Docker and Containerization

Motivation

HelixML leverages Docker to provide a consistent and isolated execution environment for its machine learning models. This section will explain how HelixML utilizes Docker, covering container creation, management, and the use of GPU runners.

Dockerfile

The Dockerfile found at Dockerfile defines the base image for HelixML containers.

The Dockerfile uses the nvidia/cuda image as its base, specifically the 11.4.2-cudnn8-devel-ubuntu20.04 variant. This image provides the necessary CUDA and cuDNN libraries for running GPU-accelerated machine learning models.
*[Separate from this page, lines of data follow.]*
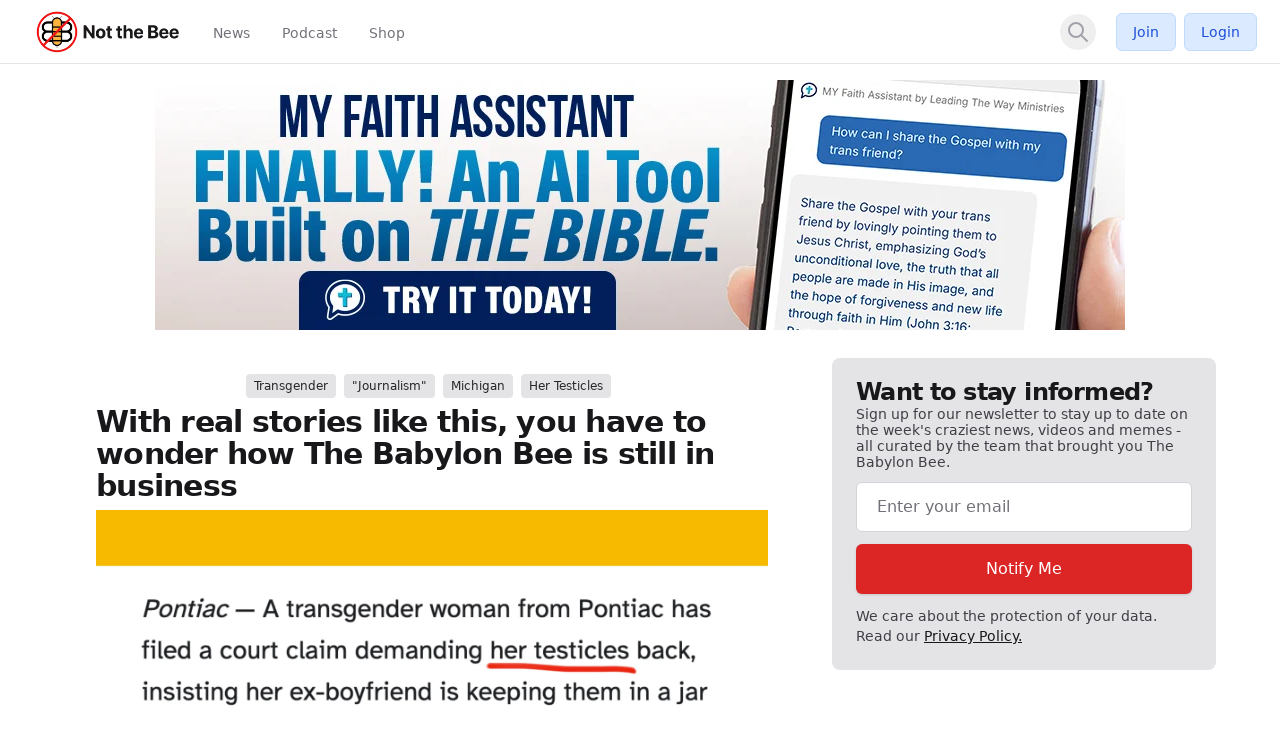

--- FILE ---
content_type: text/html; charset=UTF-8
request_url: https://notthebee.com/ajax/getLinkPreview
body_size: 884
content:
{"viewport":"width=device-width,initial-scale=1,minimum-scale=1","theme-color":"#A90B1A","title":"Pontiac transgender woman sues to get testicles back from ex","article:author":"George Hunter","article:content_tier":"free","article:opinion":"false","description":"The woman claims her ex-boyfriend is keeping her surgically removed body parts in the refrigerator.","fb:pages":"51936848856","fb:app_id":"175422022549521","url":"https:\/\/www.detroitnews.com\/story\/news\/local\/oakland-county\/2023\/08\/04\/transgender-woman-files-court-claim-demanding-testicles-back-from-ex\/70532200007\/","site_name":"The Detroit News","image":"","image:width":"1000","image:height":"566","ROBOTS":"NOODP, NOYDIR, max-image-preview:large","google":"notranslate","type":"article","twitter:card":"summary_large_image","twitter:image":"https:\/\/www.detroitnews.com\/gcdn\/authoring\/authoring-images\/2023\/08\/04\/PDTN\/70533299007-testicledocumentfinal.jpg?crop=1000,566,x0,y166&width=1000&height=500&format=pjpg&auto=webp","twitter:site":"@detroitnews","twitter:creator":"@detroitnews","twitter:title":"Pontiac transgender woman sues to get testicles back from ex","twitter:description":"The woman claims her ex-boyfriend is keeping her surgically removed body parts in the refrigerator.","website":"www.detroitnews.com"}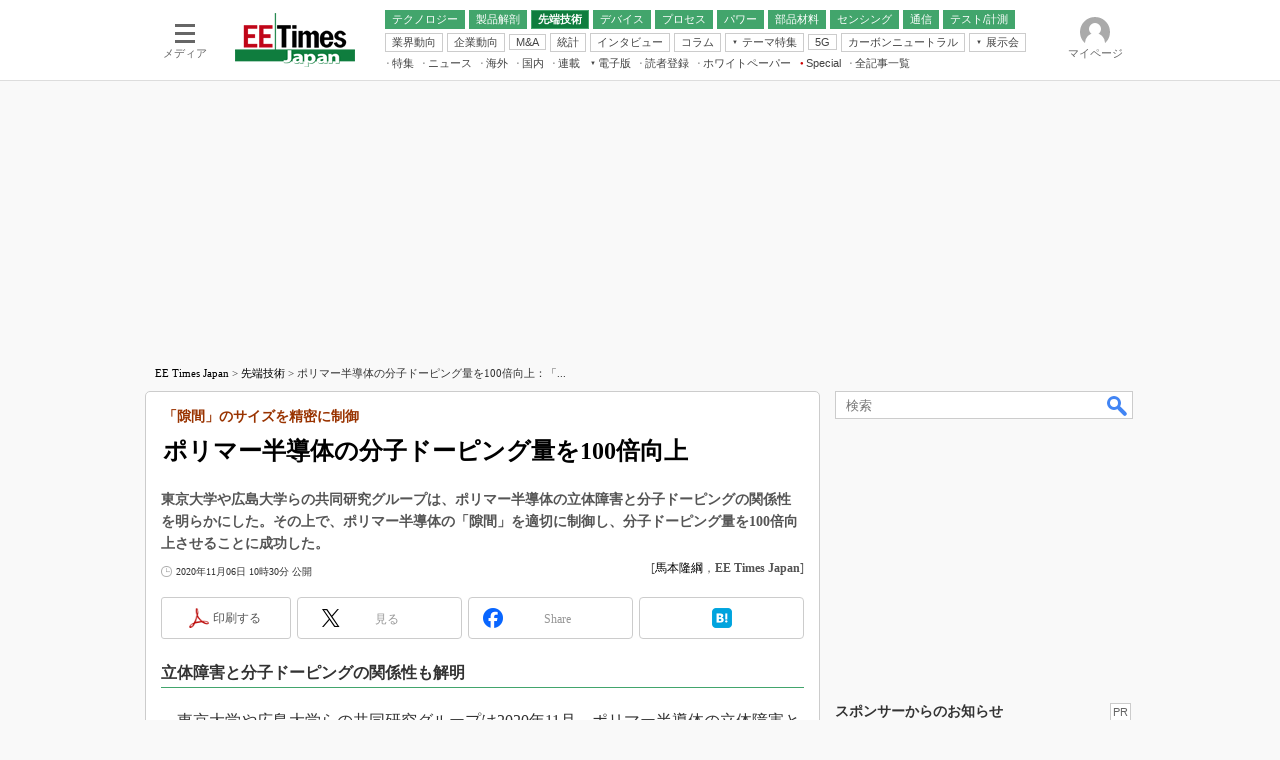

--- FILE ---
content_type: text/html; charset=utf-8
request_url: https://www.google.com/recaptcha/api2/aframe
body_size: 119
content:
<!DOCTYPE HTML><html><head><meta http-equiv="content-type" content="text/html; charset=UTF-8"></head><body><script nonce="9OAxfkynzazrBA2FhJdQqQ">/** Anti-fraud and anti-abuse applications only. See google.com/recaptcha */ try{var clients={'sodar':'https://pagead2.googlesyndication.com/pagead/sodar?'};window.addEventListener("message",function(a){try{if(a.source===window.parent){var b=JSON.parse(a.data);var c=clients[b['id']];if(c){var d=document.createElement('img');d.src=c+b['params']+'&rc='+(localStorage.getItem("rc::a")?sessionStorage.getItem("rc::b"):"");window.document.body.appendChild(d);sessionStorage.setItem("rc::e",parseInt(sessionStorage.getItem("rc::e")||0)+1);localStorage.setItem("rc::h",'1768777024032');}}}catch(b){}});window.parent.postMessage("_grecaptcha_ready", "*");}catch(b){}</script></body></html>

--- FILE ---
content_type: text/javascript;charset=utf-8
request_url: https://id.cxense.com/public/user/id?json=%7B%22identities%22%3A%5B%7B%22type%22%3A%22ckp%22%2C%22id%22%3A%22mkkc5zhvm0y63cr7%22%7D%2C%7B%22type%22%3A%22lst%22%2C%22id%22%3A%2210ersro9af1a835legwuuedqqf%22%7D%2C%7B%22type%22%3A%22cst%22%2C%22id%22%3A%2210ersro9af1a835legwuuedqqf%22%7D%5D%7D&callback=cXJsonpCB10
body_size: 207
content:
/**/
cXJsonpCB10({"httpStatus":200,"response":{"userId":"cx:1m6vikrsyvupb2m0ijs6db5qj:2gfz6wsbyx2tv","newUser":false}})

--- FILE ---
content_type: text/javascript;charset=utf-8
request_url: https://p1cluster.cxense.com/p1.js
body_size: 116
content:
cX.library.onP1('10ersro9af1a835legwuuedqqf');


--- FILE ---
content_type: application/javascript; charset=utf-8
request_url: https://fundingchoicesmessages.google.com/f/AGSKWxXdLGgA1Ln6cIMxl8kxnVxnTi5ArUOD7V4EkmeaRRRkjm8X8O4e4-_cQK7un1J3D6tTtnWKU4ijefvYYXO-eeG1PV2S2-JsfaGpLTF9QtPHPZxlW5YFlvor2bf-nKvOGyPHDZjM6lO2N3OAriYGa7TDUpI8p-wre5CB7PLijho3ALLgG7h2Hb8Vutxx/_/ads/abrad./footad-flashxx.tv&adsourceid=/remove-ads.
body_size: -1292
content:
window['4918a9ec-35f1-4b0d-97c4-4d1ad291ea7d'] = true;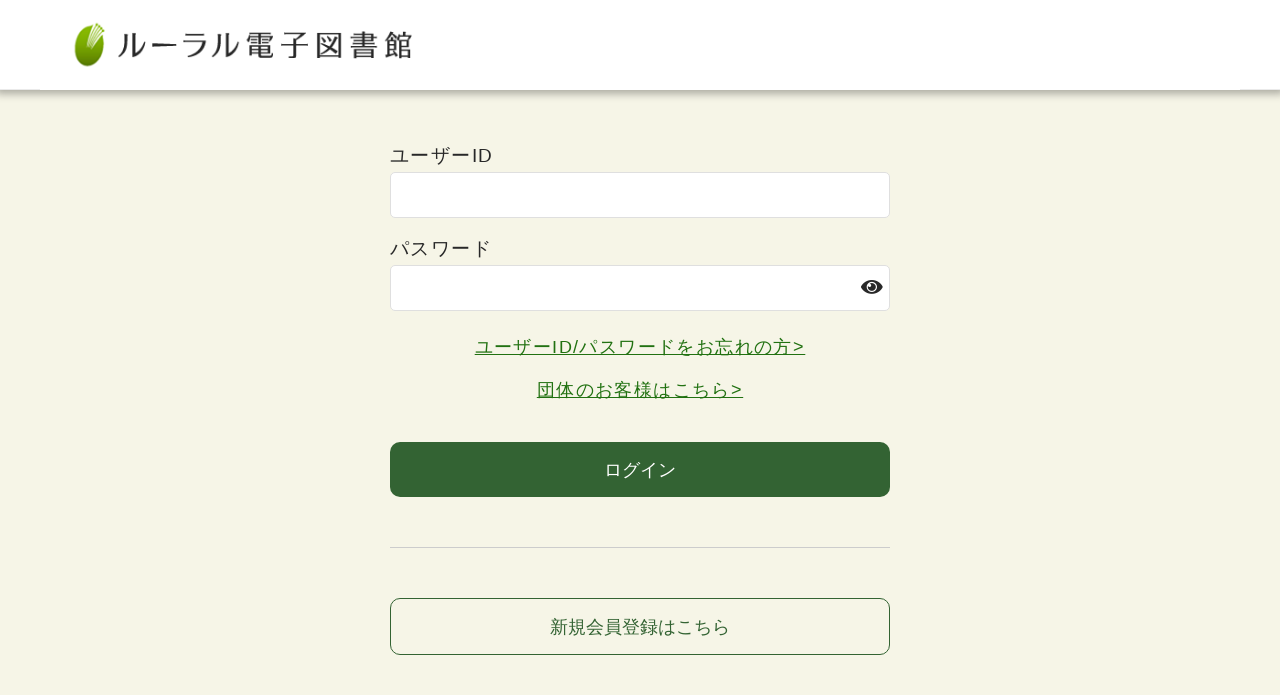

--- FILE ---
content_type: text/html; charset=UTF-8
request_url: https://lib.ruralnet.or.jp/jiten/keyword.php?k=%E3%82%B9%E3%83%AA%E3%83%83%E3%83%97%E3%82%B9&login=1
body_size: 4431
content:
<!doctype html>
<html>
<head>
<meta charset="utf-8">
<title>ルーラル電子図書館</title>
<meta name="viewport" content="width=device-width, initial-scale=1">
<link href="/cgi-bin/login/css/style.css" rel="stylesheet" type="text/css">
<link href="/cgi-bin/login/css/login.css" rel="stylesheet" type="text/css">
<link href="/cgi-bin/login/css/modal.css" rel="stylesheet" type="text/css">
<link href="https://use.fontawesome.com/releases/v5.6.1/css/all.css" rel="stylesheet">
<script src="/cgi-bin/login/js/login.js?v=1.1" type="text/javascript"></script>
</head>
<body oncontextmenu='return false'>
<div class="l-wrapper"> 
  
  <!-- l-header-->
  <header class="l-header" id="js-header">
    <div class="l-header_inner">
      <h1 class="l-header_logo"> <a href="/"><img class="l-header_logo_image" src="/cgi-bin/login/image/logo.png" alt="ルーラル電子図書館"></a> </h1>
      <!--<p class="l-header_menu">
          <a class="l-header_menu_link js-menu" href="#js-header">
            <span class="l-header_menu_inner">
              <span class="l-header_menu_line">─</span>
              <span class="l-header_menu_line">─</span>
              <span class="l-header_menu_line">─</span>
            </span>
          </a>
        </p>--> 
      
    </div>
    
    <!-- /l-header--> 
  </header>
  <div class="l-container-col1">
    <main class="l-contents-main" id="primary">
      <div class="rog-in-top_img"><img src="/cgi-bin/login/image/rogo01.png" alt="ログイン"/></div>
      <div class="log-in_wrap">
        <form>
          <div class="log-in-user_wrap">
            <div>ユーザーID</div>
            <div>
              <input type="text" id="uid">
            </div>
          </div>
          <div class="log-in-pass_wrap">
            <div>パスワード</div>
            <div>
              <input type="password" id="textPassword" value="">
              <span id="buttonEye" class="fa fa-eye" onclick="pushHideButton()"></span> </div>
          </div>
          <p style="text-align: center; line-height: 2.4;">
            <a href="/cgi-bin/passwd_send.php" class="forgot">ユーザーID/パスワードをお忘れの方></a>
          </p>
          <p style="text-align: center; line-height: 2.4;">
            <a href="/login-guidance/guidance-for-dantai.html" class="forgot">
               団体のお客様はこちら>
            </a>
          </p>
          <button class="log-in_btn" onclick="return ninsyo();">ログイン</button>
        </form>
        <script language="javascript">
      function pushHideButton() {
        var txtPass = document.getElementById("textPassword");
        var btnEye = document.getElementById("buttonEye");
        if (txtPass.type === "text") {
          txtPass.type = "password";
          btnEye.className = "fa fa-eye";
        } else {
          txtPass.type = "text";
          btnEye.className = "fa fa-eye-slash";
        }
      }
    </script>
        <div class="register_wrap">
          <button class="register" onclick="location.href='/course_select.html'">新規会員登録はこちら</button>
        </div>
      </div>
    </main>
  </div>
  <a class="to-top" href="#">トップへ戻る</a> 
  
  <!-- l-footer-->
  <footer class="l-footer">
    <div class="l-footer_inner">
      <p class="l-footer_copyright l-footer-copyright_center"><small class="l-footer_small">©1996-2020 Rural Culture Association Japan. All Rights Reserved.</small></p>
    </div>
  </footer>
  <!-- /l-footer--> 
</div>
<div id="mask" class="hidden"></div>
  <section id="modal" class="hidden">
    <p id="msg" style="font-size: 15px;">認証に失敗しました。<br>ユーザーIDまたはパスワードに間違いがないか確認してください。</p>
    <p><a href="/login-guidance/guidance-for-dantai.html" class="forgot" style="font-size: 15px;">団体のお客様はこちら></a></p>
    <div id="close">
      閉じる
    </div>
  </section>
  <section id="modal2" class="hidden">
    <p style="font-size: 15px;">このIDは現在使用中です。<br>同じIDでは同時に閲覧はできません。</p>
    <div style="display: flex;">
      <div id="logout" style="float: left;width: 150px;font-size: 15px;">
       いったん<br>ログアウトする
      </div>
      <div id="close2" style="float: left;">
       閉じる
      </div>
    </div>
  </section>
</div>
</body>
</html>


--- FILE ---
content_type: text/css
request_url: https://lib.ruralnet.or.jp/cgi-bin/login/css/login.css
body_size: 2066
content:
@charset "utf-8";
/* CSS Document */
input::-ms-reveal { display: none; }
.rog-in-top_img {
  display: none;
}
.log-in_wrap {
  padding: 0 30px;
  margin: 0 auto;
}
.log-in_wrap input[type="text"], .log-in_wrap input[type="password"] {
  border-radius: 5px;
  border: 1px solid #dfdfdf;
  height: 46px;
  width: 100%;
  padding: 10px;
  box-sizing: border-box;
}
.log-in-user_wrap, .log-in-pass_wrap {
  font-size: 19px;
  margin: 0 0 15px 0;
}
.log-in-pass_wrap {
  position: relative;
}
.forgot {
  text-align: center;
  color: #217111;
  text-decoration: underline;
  font-size: 18px;
}
.log-in_btn {
  width: 100%;
  border-radius: 10px;
  background: #336333;
  padding: 15px 0;
  display: flex;
  justify-content: center;
  align-items: center;
  color: #fff;
  font-size: 18.2px;
  margin: 30px 0 0 0;
  cursor: pointer;
  border: #336333;
}
.register_wrap {
  margin: 50px 0 0;
  border-top: 1px solid #cccccc;
}
.log-in_border {
  margin: 50px 0 0 0;
  border: 1px solid #e1e0d9;
}
.register {
  width: 100%;
  border-radius: 10px;
  border: 1px solid #336333;
  padding: 15px 0;
  display: flex;
  justify-content: center;
  align-items: center;
  color: #336333;
  font-size: 18.2px;
  margin: 50px 0 0 0;
  background-color: transparent;
  cursor: pointer;
}
.l-footer-copyright_center {
  text-align: center;
  margin: 0 auto;
}
.l-footer_inner {
  padding: 30px 0;
}
#textPassword {}
#fieldPassword {}
#buttonEye {
  position: absolute;
  top: 57%;
  right: 7px;
}
button:hover {
  opacity: 0.8;
}
input {
  font-size: 16px;
}
@media screen and (min-width: 768px) {
  .log-in_wrap {
    width: 50%;
  }
}
@media screen and (max-width: 768px) {
  .rog-in-top_img {
    display: block;
    margin: 50px 0 60px;
  }
  .rog-in-top_img img {
    text-align: center;
    margin: 0 auto;
  }
  .l-wrapper {
    padding-top: 0px;
  }
  .l-header {
    display: none;
  }
  .l-header_logo img {
    display: none;
  }
  .l-footer {
    background-color: transparent;
  }
  .l-footer_copyright {
    color: #666666;
  }
  .l-footer_inner {
    padding: 0;
  }
}
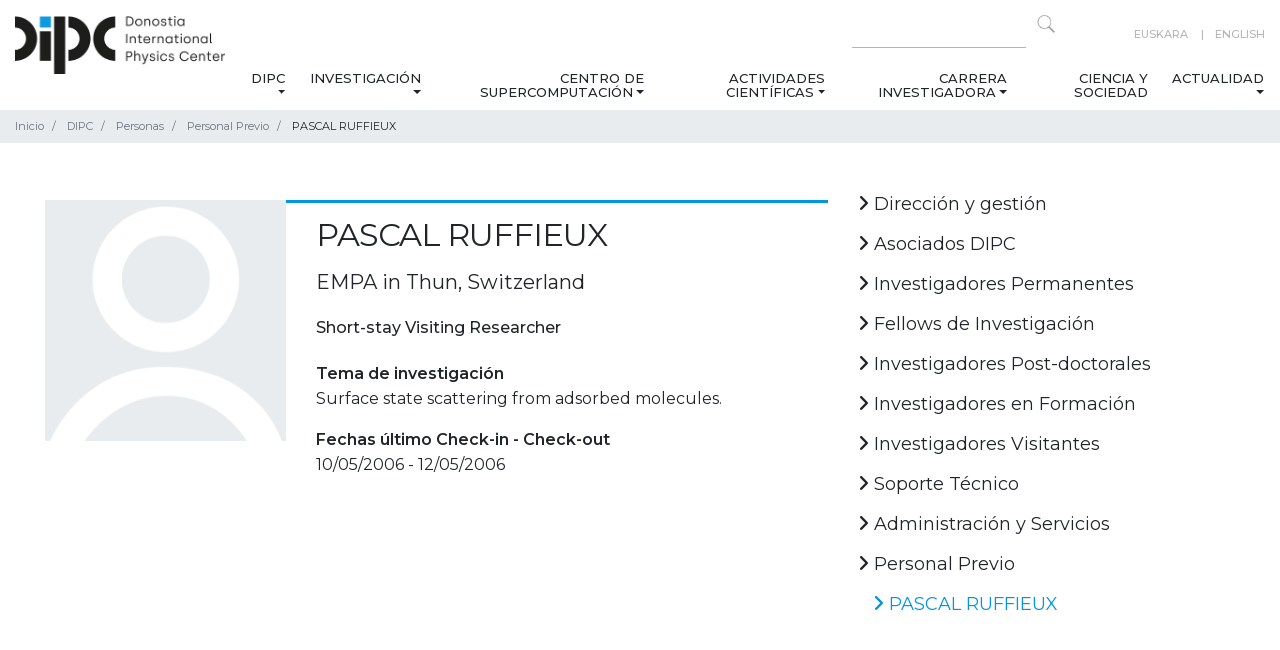

--- FILE ---
content_type: application/x-javascript
request_url: https://consentcdn.cookiebot.com/consentconfig/e528c85e-fdc5-4fa4-b610-8826509f3fc0/dipc.ehu.eus/configuration.js
body_size: 211
content:
CookieConsent.configuration.tags.push({id:188807937,type:"script",tagID:"",innerHash:"",outerHash:"",tagHash:"11059590540462",url:"https://consent.cookiebot.com/uc.js",resolvedUrl:"https://consent.cookiebot.com/uc.js",cat:[1]});CookieConsent.configuration.tags.push({id:188807938,type:"script",tagID:"",innerHash:"",outerHash:"",tagHash:"4156089401096",url:"https://www.googletagmanager.com/gtag/js?id=G-YYRG4QVEPQ",resolvedUrl:"https://www.googletagmanager.com/gtag/js?id=G-YYRG4QVEPQ",cat:[3]});CookieConsent.configuration.tags.push({id:188807939,type:"script",tagID:"",innerHash:"",outerHash:"",tagHash:"16287698618300",url:"https://www.googletagmanager.com/gtag/js?id=UA-4784350-1",resolvedUrl:"https://www.googletagmanager.com/gtag/js?id=UA-4784350-1",cat:[3]});CookieConsent.configuration.tags.push({id:188807940,type:"iframe",tagID:"",innerHash:"",outerHash:"",tagHash:"9144030788392",url:"https://dipc.ehu.eus/++resource++widget-resources-2021/widgetContratos/ac70cWidgetContratosEs.html",resolvedUrl:"https://dipc.ehu.eus/++resource++widget-resources-2021/widgetContratos/ac70cWidgetContratosEs.html",cat:[1,5]});CookieConsent.configuration.tags.push({id:188807941,type:"iframe",tagID:"",innerHash:"",outerHash:"",tagHash:"3048854274247",url:"https://www.youtube.com/embed/HjsUeTQi2Fk",resolvedUrl:"https://www.youtube.com/embed/HjsUeTQi2Fk",cat:[4]});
The Dockerfile further installs Python, the pip package manager, and the setuptools package. It then copies the project source code and installs the project dependencies using pip install -r requirements.txt.

Building a Docker Image

To build a Docker image from the Dockerfile, use the following command:

docker build -t helixml .
          

This command builds the image with the tag helixml.

Running a Container

To run a HelixML container, use the following command:

docker run -it --rm helixml bash
          

This command starts an interactive shell session within a container built from the helixml image. The -it flag enables interactive mode and allocates a pseudo-TTY. The --rm flag removes the container after it exits.

Mounting Volumes

For persistent storage and accessing local files, you can mount volumes to a container. For example, to mount the current directory to /app inside the container, use the following command:

docker run -it --rm -v $(pwd):/app helixml bash
          

Running with GPUs

HelixML containers can leverage GPUs for accelerated model training and inference. To run a container with GPU access, use the following command:

docker run -it --rm --gpus all helixml bash
          

The --gpus all flag requests access to all available GPUs on the host system.

Attaching GPU Runners

HelixML uses a custom Docker image called helixml-gpu-runner for managing GPU resources and running training jobs. This image is built from the nvidia/cuda image and includes the necessary libraries and tools for GPU-accelerated training.

The helixml-gpu-runner image exposes ports for accessing the GPU runner services. You can use the following command to run a container based on this image:

docker run -it --rm -p 8888:8888 -p 5000:5000 helixml-gpu-runner bash
          

This command starts a container with port 8888 mapped to the host’s port 8888 and port 5000 mapped to the host’s port 5000. These ports are used by the GPU runner services.

Conclusion

Docker and containerization provide a powerful tool for managing and deploying HelixML models. This approach ensures a consistent execution environment, enables easy scaling, and facilitates the use of GPU resources for faster training and inference. By understanding the basic concepts outlined in this section, developers can effectively utilize Docker to build, run, and manage HelixML containers.